To offer finer control over memory footprint, particularly on the CPU, a new parameter, max_cached_hist_node, has been introduced. This parameter allows users to limit the CPU cache size specifically for histograms, preventing overly aggressive caching which can be crucial when training very deep trees. Additionally, memory usage for both hist and approx tree methods in distributed systems has been reduced by halving the cache size.
Significant improvements to external memory support have been implemented, particularly for the hist tree method. This feature, while still experimental, has seen substantial performance gains due to the replacement of the older file I/O logic with memory mapping techniques. This change not only boosts training speed when data exceeds RAM but also reduces CPU memory consumption, serving as an alternative memory-saving strategy when QuantileDMatrix is insufficient.

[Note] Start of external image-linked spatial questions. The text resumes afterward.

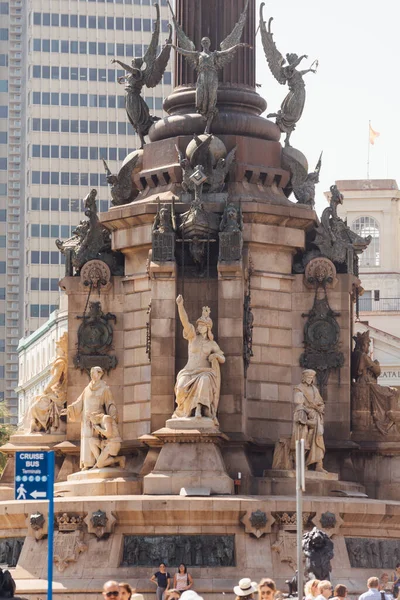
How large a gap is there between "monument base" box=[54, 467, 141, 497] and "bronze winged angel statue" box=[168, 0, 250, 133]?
28.8 feet

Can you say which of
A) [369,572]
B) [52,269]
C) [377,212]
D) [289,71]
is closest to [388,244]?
[377,212]

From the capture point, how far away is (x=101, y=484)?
162 feet

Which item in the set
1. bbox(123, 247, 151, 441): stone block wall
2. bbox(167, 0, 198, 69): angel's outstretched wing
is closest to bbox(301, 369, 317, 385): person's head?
bbox(123, 247, 151, 441): stone block wall

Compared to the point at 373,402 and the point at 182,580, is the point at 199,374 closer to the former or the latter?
the point at 373,402

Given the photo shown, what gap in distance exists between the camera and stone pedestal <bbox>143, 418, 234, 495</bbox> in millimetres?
47938

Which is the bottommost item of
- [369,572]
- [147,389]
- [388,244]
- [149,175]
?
[369,572]

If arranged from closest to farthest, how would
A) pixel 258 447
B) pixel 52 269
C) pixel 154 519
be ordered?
pixel 154 519 → pixel 258 447 → pixel 52 269

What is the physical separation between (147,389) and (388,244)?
6737 centimetres

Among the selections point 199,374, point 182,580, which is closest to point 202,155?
point 199,374

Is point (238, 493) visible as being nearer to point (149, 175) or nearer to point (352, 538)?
point (352, 538)

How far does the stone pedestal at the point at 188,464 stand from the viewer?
4794 cm

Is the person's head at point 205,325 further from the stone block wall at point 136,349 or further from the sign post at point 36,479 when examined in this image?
the sign post at point 36,479

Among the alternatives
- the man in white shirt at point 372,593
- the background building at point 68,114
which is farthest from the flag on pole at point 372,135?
the man in white shirt at point 372,593

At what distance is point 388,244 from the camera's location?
117 meters
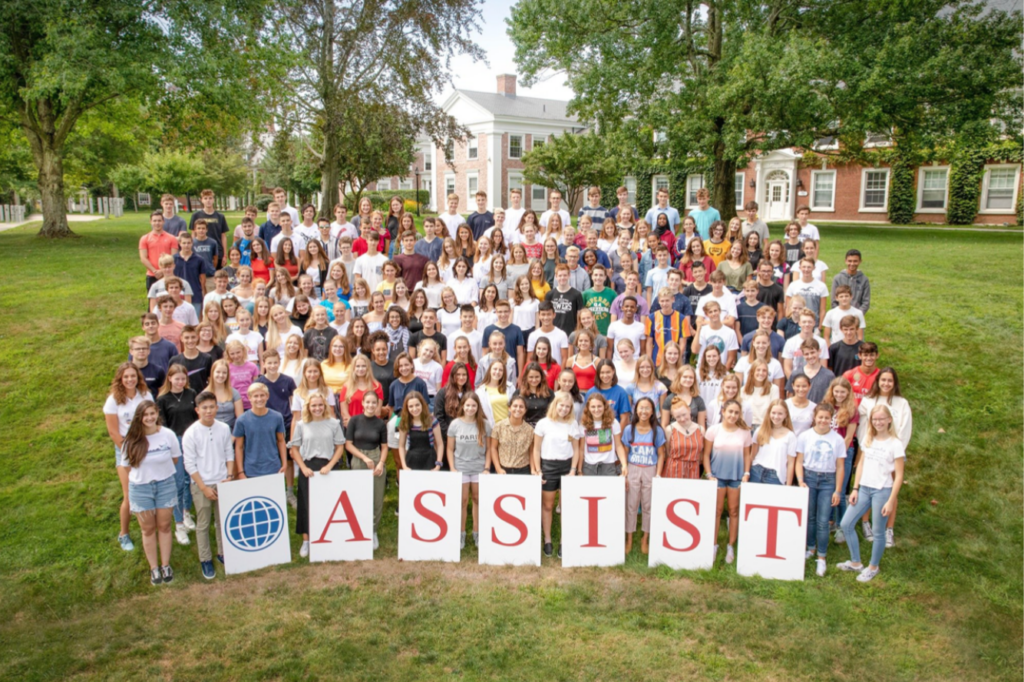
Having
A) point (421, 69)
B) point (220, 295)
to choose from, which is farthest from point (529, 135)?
point (220, 295)

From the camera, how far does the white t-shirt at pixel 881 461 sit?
270 inches

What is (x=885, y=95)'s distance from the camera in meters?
19.5

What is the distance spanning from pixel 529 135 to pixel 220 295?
41668mm

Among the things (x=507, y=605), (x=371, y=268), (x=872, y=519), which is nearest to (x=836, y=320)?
(x=872, y=519)

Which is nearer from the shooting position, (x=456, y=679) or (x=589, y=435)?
(x=456, y=679)

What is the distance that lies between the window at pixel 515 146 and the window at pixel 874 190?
21.8 m

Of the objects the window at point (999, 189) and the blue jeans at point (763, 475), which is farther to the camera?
the window at point (999, 189)

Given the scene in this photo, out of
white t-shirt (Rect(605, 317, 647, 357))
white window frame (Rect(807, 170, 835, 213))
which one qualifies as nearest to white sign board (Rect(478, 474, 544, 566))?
white t-shirt (Rect(605, 317, 647, 357))

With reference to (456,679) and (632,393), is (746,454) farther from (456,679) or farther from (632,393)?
(456,679)

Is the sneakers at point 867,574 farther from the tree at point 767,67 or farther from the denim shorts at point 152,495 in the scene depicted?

The learning-to-rank task has received a brand-new, advanced implementation. This includes new parameters for selecting the pair construction strategy, enhanced control over the number of samples per group, and an experimental implementation of unbiased learning-to-rank. It also introduces support for custom gain functions alongside NDCG (Normalized Discounted Cumulative Gain), deterministic GPU computation, and improved metric performance facilitated by caching mechanisms. Notably, NDCG is now the default objective function for learning-to-rank tasks.
Other notable enhancements include automatic estimation of the base_score based on input labels for optimal accuracy, and the introduction of quantile regression support, allowing minimization of the quantile loss. Both L1 and quantile regression objectives now support the learning rate. Users can also export the quantile values utilized by the hist tree method. Progress has been made in federated learning with support for column-based splits, specifically for vertical federated learning. The PySpark integration has received optimizations, including GPU-based prediction and improved data initialization. Furthermore, general input handling and performance have been enhanced for common data structures like NumPy arrays.
It is important to note that XGBoost 2.0 introduces some breaking changes: users are now mandated to specify the format for text input, and the predictor parameter has been removed.